Being on the threshold of a revolutionary era always means obstacles to tackle, be it technological, social or legislative. One of the teething problems comes with one of its biggest advantages, connectivity. Data from numerous different sources can be collected and analyzed simultaneously to gain a way more complex picture than ever before, but devices produced by different companies might not cooperate in great harmony. Compatibility issues also originate from the “generation gap,” or in other words, version differences between gadgets, and software.
Thankfully, standardization and collaboration initiatives have already made great strides. Alliance for the Internet of Things Innovation emphasizes the importance of “discussion and alignment of strategic, cross-domain, technical themes and shared concerns across landscape activities” and the development of “recommendations and guidelines addressing those concerns.” Nevertheless, there are still doubts about the effectiveness of standardization, since it may not be able to keep up with the rapidly developing field.

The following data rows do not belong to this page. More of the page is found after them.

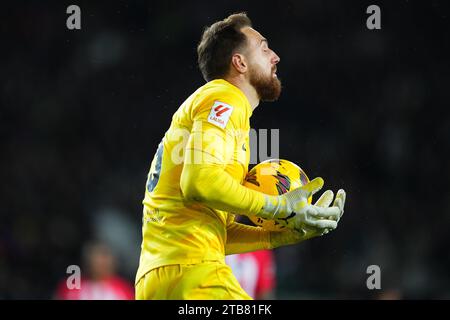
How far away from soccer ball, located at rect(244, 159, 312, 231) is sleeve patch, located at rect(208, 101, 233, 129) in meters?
0.42

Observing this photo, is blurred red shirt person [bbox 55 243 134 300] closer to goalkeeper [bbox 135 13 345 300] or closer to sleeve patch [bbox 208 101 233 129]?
goalkeeper [bbox 135 13 345 300]

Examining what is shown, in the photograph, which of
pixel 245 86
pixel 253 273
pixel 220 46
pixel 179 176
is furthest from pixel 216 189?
pixel 253 273

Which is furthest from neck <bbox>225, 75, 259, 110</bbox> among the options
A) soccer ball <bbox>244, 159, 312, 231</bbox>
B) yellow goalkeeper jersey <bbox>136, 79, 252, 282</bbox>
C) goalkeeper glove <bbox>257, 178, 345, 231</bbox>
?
goalkeeper glove <bbox>257, 178, 345, 231</bbox>

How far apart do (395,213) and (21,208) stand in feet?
13.9

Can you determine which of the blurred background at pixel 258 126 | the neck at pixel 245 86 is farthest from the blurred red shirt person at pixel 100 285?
the neck at pixel 245 86

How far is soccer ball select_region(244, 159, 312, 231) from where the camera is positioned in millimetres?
3922

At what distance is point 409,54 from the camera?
33.9 ft

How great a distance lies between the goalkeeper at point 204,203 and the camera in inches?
139

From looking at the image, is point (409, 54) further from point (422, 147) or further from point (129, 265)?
point (129, 265)

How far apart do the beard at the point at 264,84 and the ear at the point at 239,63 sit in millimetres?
38

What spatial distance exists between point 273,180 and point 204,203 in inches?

A beneficial approach may be the collaboration of companies who work on predefined goals together to reach the full potential of the presently available technologies. This was one of the main themes of IoT Tech Expo in London this year, where successful collaborations were mentioned such as the voice control system of Ford developed hand in hand with Amazon. Despite this example, it was also noted that the fruitful shared work is not the exclusive privilege of corporate giants, but smaller start-ups can contribute to the common goal as well. It is also worth attention that prosperous application of the Internet of Things is not exclusively an IT responsibility. The best solutions usually result from fruitful interdisciplinary collaborations due to the diversity of expertise and insight.